Text passage:

PYNQ aims to work on any computing platform and operating system. This goal is achieved by adopting a web-based architecture, which is also browser agnostic. It incorporates the open-source Jupyter notebook infrastructure to run an Interactive Python (IPython) kernel and a web server directly on the ARM processor of a MPSoC or host's CPU of an acceleration card.

# 3. Neural Network model performance on FPGA



**Figure 1:** Distribution of the times needed to inject data in the FPGA, perform NN inference and extract the output using the PYNQ package in Python (left) and an OpenCL application (right).

Two main aspects have been considered to study the performance of using the PYNQ package to carry out Neural Network inference on an FPGA: latency and inference accuracy.



**Figure 2:** Total inference time distribution (input injection + inference + output extraction) using PYNQ (pink) and an OpenCL application (blue).

For the first metric, the *wall* time has been measured for the three main tasks that are executed by the host-FPGA pair for each inference that is requested. In Figure 3 the time distribution for the input injection on the FPGA card (blue), the actual inference (red) and output extraction (black) is shown for the entire validation dataset using PYNQ on the left and the OpenCL application on the right. In the PYNQ case, a degree of consistency can be seen between the different tasks. This can be explained by a common overhead caused by Python's nature as an interpreted language, which can also be considered as the main cause for the overall larger total processing time, shown in Figure 2, with respect to the application compiled in C++.

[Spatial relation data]
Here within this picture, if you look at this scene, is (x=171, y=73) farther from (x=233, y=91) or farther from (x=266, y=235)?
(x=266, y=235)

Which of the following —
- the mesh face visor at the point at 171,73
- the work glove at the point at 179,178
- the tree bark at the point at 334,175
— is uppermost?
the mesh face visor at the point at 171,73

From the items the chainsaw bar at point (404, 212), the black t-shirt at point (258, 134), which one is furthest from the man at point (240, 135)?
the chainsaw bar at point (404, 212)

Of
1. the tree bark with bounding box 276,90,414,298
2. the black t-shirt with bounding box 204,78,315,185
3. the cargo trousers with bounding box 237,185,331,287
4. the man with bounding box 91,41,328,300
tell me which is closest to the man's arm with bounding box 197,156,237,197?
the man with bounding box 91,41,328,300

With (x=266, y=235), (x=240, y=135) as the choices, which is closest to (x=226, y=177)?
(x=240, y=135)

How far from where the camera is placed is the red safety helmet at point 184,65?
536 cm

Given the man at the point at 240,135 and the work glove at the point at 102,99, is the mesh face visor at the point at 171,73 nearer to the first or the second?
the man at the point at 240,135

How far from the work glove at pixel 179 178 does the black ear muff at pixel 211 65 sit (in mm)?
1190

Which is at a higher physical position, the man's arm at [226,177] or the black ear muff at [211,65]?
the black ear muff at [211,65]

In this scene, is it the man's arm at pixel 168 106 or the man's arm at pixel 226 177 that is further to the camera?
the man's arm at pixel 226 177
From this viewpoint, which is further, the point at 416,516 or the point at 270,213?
...
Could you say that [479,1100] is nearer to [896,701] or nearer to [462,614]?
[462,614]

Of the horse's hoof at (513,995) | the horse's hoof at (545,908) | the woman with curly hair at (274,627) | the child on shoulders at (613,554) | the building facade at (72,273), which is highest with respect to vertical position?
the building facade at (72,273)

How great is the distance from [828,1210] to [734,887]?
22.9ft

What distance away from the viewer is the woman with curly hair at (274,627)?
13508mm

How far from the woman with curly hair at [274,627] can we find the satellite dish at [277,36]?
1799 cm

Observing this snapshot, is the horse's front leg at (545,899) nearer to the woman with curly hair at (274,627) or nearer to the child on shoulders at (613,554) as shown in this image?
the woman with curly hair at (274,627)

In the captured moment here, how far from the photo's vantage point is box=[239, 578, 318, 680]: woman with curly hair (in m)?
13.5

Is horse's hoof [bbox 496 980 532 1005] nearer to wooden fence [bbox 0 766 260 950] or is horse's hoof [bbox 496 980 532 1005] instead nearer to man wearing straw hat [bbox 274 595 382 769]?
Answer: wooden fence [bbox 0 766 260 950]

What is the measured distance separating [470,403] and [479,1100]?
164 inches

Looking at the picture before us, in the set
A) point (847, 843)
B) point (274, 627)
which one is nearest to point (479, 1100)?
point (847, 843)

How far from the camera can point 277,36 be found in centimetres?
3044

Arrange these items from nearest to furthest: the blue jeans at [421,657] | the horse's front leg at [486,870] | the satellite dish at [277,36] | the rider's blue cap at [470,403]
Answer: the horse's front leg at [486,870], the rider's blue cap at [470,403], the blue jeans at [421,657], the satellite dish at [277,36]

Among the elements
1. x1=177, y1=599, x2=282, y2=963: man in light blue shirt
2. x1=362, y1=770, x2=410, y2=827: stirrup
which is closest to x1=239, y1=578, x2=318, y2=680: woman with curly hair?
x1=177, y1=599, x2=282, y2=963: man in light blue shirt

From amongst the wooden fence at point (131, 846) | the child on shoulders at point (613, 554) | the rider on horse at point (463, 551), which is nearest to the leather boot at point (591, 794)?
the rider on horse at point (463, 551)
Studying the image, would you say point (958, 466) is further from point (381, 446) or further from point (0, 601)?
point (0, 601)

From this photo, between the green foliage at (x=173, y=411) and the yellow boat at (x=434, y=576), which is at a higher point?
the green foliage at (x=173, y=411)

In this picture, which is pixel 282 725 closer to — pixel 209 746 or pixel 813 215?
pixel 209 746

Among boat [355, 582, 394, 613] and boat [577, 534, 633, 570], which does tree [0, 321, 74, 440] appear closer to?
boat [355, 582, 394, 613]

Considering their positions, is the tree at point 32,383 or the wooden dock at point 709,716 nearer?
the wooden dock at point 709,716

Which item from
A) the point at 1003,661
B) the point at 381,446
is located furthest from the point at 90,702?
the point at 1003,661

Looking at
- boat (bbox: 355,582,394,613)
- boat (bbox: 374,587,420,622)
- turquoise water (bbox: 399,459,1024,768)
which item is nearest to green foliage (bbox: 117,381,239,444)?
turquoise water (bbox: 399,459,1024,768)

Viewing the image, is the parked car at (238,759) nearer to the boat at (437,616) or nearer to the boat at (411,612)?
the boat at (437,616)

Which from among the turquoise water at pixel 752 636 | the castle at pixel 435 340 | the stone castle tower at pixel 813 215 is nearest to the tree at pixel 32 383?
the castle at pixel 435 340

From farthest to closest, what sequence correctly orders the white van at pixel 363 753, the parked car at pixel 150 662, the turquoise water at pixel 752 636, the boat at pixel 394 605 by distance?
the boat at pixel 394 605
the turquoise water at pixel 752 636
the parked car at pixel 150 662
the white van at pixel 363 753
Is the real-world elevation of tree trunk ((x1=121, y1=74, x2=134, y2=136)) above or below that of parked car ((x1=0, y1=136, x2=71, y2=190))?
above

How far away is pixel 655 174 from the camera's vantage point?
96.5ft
...
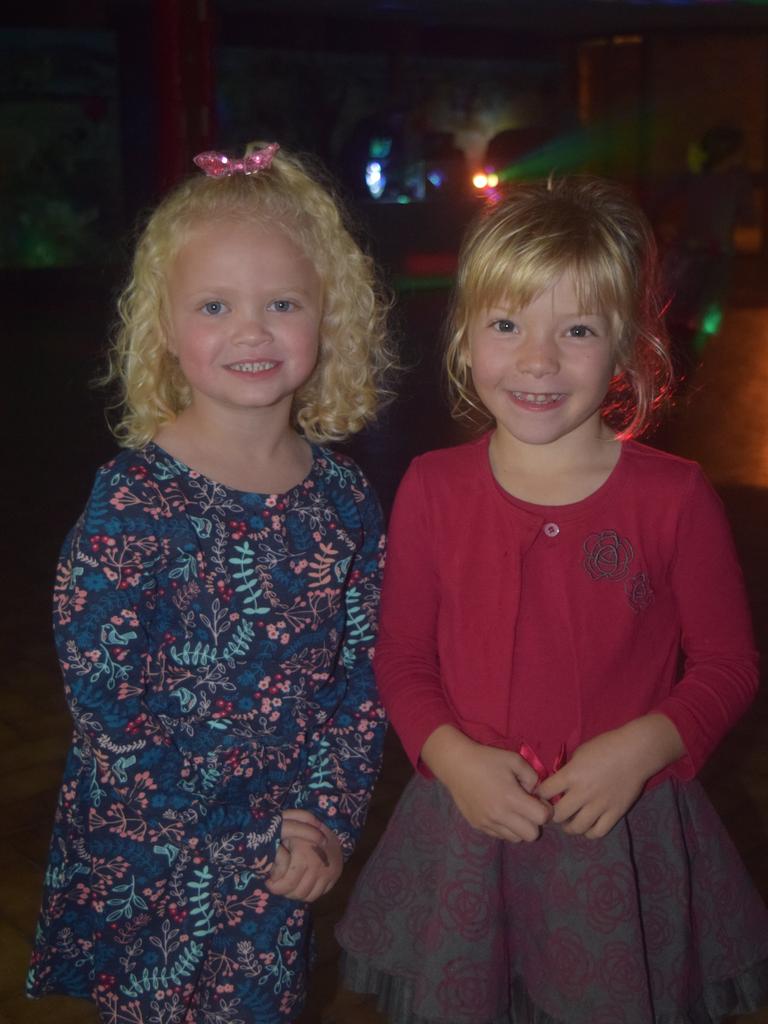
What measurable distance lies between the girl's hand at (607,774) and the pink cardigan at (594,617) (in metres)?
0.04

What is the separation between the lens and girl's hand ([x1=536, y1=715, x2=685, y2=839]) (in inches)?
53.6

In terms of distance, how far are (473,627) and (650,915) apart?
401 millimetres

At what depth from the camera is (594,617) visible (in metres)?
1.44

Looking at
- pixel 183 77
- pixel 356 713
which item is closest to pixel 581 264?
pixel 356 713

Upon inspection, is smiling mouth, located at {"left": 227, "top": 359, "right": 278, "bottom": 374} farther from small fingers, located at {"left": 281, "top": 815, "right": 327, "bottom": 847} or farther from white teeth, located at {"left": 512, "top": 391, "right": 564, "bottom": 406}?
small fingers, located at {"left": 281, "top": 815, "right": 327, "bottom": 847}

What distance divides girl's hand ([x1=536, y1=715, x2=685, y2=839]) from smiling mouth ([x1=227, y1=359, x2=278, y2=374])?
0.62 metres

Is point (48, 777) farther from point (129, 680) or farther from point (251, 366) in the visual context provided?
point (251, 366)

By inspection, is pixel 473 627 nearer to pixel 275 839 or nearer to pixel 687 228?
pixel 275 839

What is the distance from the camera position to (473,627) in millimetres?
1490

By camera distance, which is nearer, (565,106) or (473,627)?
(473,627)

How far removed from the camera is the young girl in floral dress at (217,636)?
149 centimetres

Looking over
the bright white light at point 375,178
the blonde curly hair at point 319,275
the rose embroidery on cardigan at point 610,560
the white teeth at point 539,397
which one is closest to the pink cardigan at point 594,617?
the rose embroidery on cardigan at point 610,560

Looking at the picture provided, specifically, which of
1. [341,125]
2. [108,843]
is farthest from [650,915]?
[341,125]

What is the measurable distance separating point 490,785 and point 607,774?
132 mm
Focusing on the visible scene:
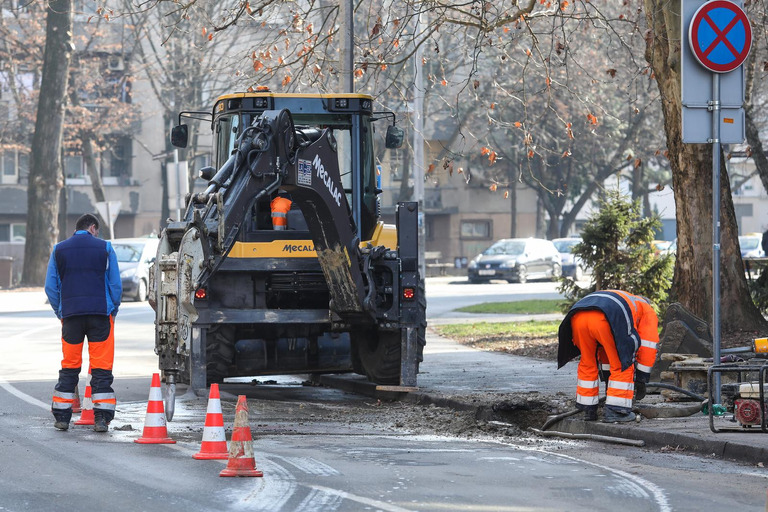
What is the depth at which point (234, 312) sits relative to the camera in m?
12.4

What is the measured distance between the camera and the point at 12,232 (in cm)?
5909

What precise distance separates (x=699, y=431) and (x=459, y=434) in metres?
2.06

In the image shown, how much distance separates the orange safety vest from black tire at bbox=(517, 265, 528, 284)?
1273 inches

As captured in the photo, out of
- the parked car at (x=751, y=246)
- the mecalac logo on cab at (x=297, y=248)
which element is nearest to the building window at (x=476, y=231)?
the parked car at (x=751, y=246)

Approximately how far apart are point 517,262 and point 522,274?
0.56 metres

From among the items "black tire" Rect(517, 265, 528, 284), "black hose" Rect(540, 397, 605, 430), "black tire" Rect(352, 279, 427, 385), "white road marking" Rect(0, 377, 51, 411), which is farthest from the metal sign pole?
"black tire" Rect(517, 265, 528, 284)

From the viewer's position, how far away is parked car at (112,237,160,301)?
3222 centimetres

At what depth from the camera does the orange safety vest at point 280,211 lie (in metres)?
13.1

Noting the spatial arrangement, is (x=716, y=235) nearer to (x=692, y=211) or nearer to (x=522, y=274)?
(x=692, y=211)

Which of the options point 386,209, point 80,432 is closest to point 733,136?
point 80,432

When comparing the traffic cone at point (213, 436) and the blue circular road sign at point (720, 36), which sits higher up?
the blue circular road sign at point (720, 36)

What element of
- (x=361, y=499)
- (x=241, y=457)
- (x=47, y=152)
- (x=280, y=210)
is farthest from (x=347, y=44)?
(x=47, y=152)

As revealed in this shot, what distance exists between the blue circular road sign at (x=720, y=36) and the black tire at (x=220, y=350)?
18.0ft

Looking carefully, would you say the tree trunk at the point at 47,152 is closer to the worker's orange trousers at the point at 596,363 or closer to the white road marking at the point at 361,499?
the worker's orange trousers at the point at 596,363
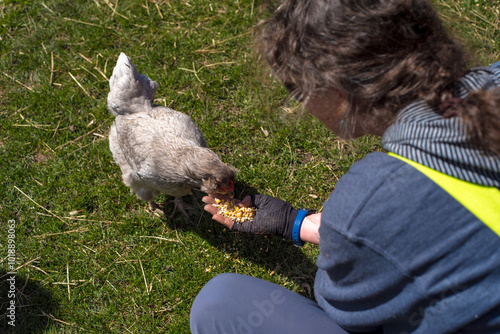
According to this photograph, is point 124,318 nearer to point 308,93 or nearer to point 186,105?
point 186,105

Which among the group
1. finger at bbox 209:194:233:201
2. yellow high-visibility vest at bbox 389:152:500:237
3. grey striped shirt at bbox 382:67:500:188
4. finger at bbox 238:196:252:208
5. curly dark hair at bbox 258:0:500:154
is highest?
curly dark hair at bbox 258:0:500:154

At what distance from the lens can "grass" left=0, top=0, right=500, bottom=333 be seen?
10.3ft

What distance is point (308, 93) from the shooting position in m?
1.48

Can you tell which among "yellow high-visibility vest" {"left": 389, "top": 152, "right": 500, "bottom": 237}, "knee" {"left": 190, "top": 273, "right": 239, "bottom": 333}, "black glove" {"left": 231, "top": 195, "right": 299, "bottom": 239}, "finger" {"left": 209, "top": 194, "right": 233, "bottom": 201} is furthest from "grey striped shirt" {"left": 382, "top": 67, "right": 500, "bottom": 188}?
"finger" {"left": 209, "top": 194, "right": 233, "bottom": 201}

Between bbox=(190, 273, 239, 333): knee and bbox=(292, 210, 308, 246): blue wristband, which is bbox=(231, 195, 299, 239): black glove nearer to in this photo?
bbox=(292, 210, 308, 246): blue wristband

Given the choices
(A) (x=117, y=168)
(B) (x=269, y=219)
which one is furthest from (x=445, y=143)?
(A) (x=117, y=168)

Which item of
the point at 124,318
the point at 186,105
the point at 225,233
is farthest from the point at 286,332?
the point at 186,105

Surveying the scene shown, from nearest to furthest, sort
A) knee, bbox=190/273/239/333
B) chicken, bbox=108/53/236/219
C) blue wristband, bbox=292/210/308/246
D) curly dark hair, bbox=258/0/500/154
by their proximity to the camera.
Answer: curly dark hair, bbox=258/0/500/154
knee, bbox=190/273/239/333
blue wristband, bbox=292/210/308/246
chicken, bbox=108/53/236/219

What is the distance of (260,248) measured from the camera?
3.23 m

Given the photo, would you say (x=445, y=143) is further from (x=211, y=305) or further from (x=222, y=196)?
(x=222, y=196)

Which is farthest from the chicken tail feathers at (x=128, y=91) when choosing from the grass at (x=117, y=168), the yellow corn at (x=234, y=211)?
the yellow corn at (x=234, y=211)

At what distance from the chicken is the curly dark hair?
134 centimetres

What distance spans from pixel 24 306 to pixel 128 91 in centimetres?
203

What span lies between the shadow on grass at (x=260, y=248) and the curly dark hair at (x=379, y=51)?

Exercise task A:
In the text on PYNQ and FPGA inference, which two aspects were considered to study the performance of Neural Network inference with PYNQ?
Exercise task B:
Print the records starting at the line that contains "With (x=266, y=235), (x=240, y=135)" and stopping after the line that contains "From this viewpoint, which".
The text and the records are unrelated material.

Correct answer A:
Latency and inference accuracy.

Correct answer B:
With (x=266, y=235), (x=240, y=135) as the choices, which is closest to (x=226, y=177)?
(x=240, y=135)

How far from where the camera is placed is the red safety helmet at point 184,65?
536 cm

Given the man at the point at 240,135 and the work glove at the point at 102,99, is the mesh face visor at the point at 171,73 nearer to the first or the second?
the man at the point at 240,135

How far from the work glove at pixel 179 178 does the black ear muff at pixel 211 65 sit (in mm)?
1190

Which is at a higher physical position, the man's arm at [226,177] or the black ear muff at [211,65]?
the black ear muff at [211,65]

In this scene, is it the man's arm at pixel 168 106 or the man's arm at pixel 226 177 that is further to the camera?
the man's arm at pixel 226 177
From this viewpoint, which is further, the point at 416,516 or the point at 270,213?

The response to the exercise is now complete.